[[ Provided material, beginning ]]

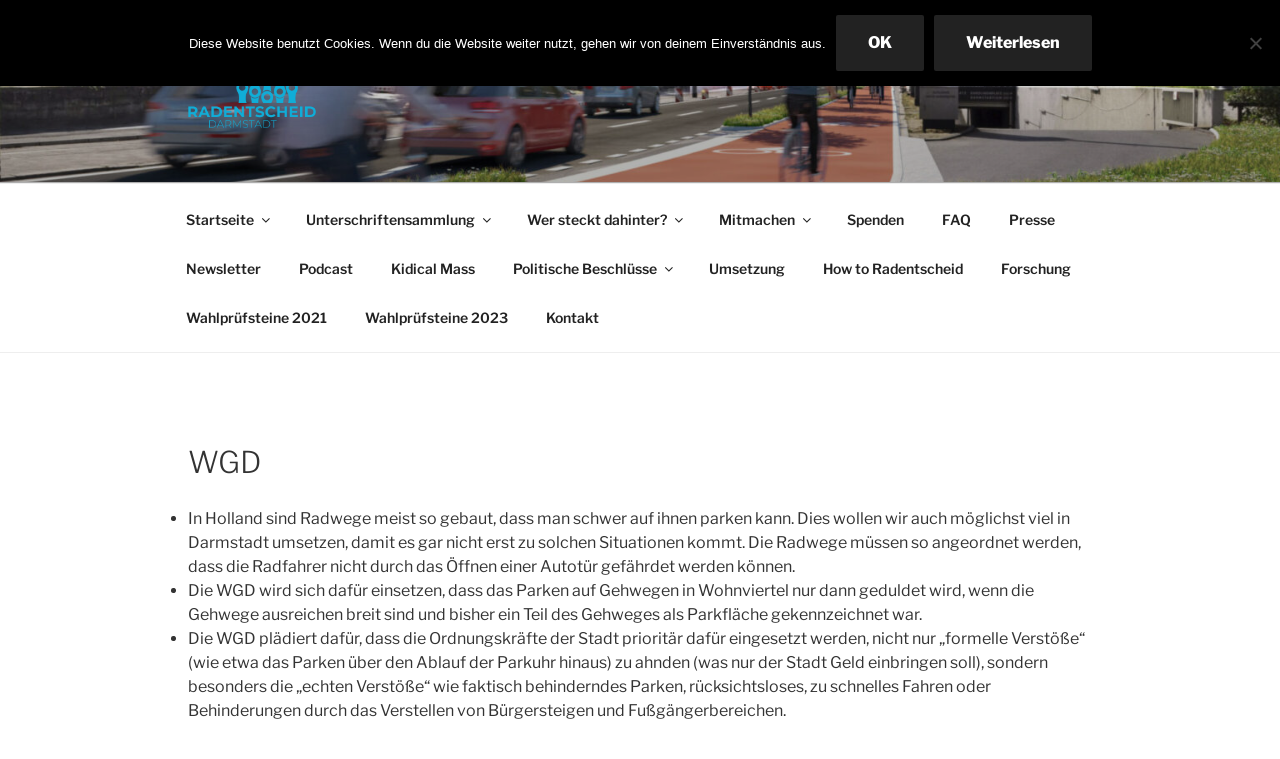

--- FILE ---
content_type: text/css
request_url: https://radentscheid-darmstadt.de/wordpress/wp-content/themes/twentyseventeen-child/style.css?ver=20251202
body_size: 495
content:
/*
Theme Name: Radentscheid Darmstadt
Description: Radentscheid Darmstadt
Author: David Grünewald
Author URI: https://davidgruenewald.de/
Template: twentyseventeen
Version: 1.0
Tags:
*/

@import url("../twentyseventeen/style.css");

body.page-template-template-full-width #content #primary {
	max-width: 100%;
}

body.page-template-template-full-width #content #primary .entry-header,
body.page-template-template-full-width #content #primary .entry-content {
    float: none;
    width: 100%;
}

body.page-template-template-full-width #content #primary .entry-header {
    margin-bottom: 4em;
}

[[ Provided material, end ]]

**Activity**
Retype all the data exactly. Omit pictures.

**Response below**
--- FILE ---
content_type: text/css
request_url: https://radentscheid-darmstadt.de/wordpress/wp-content/themes/twentyseventeen-child/style.css?ver=20251202
body_size: 495
content:
/*
Theme Name: Radentscheid Darmstadt
Description: Radentscheid Darmstadt
Author: David Grünewald
Author URI: https://davidgruenewald.de/
Template: twentyseventeen
Version: 1.0
Tags:
*/

@import url("../twentyseventeen/style.css");

body.page-template-template-full-width #content #primary {
	max-width: 100%;
}

body.page-template-template-full-width #content #primary .entry-header,
body.page-template-template-full-width #content #primary .entry-content {
    float: none;
    width: 100%;
}

body.page-template-template-full-width #content #primary .entry-header {
    margin-bottom: 4em;
}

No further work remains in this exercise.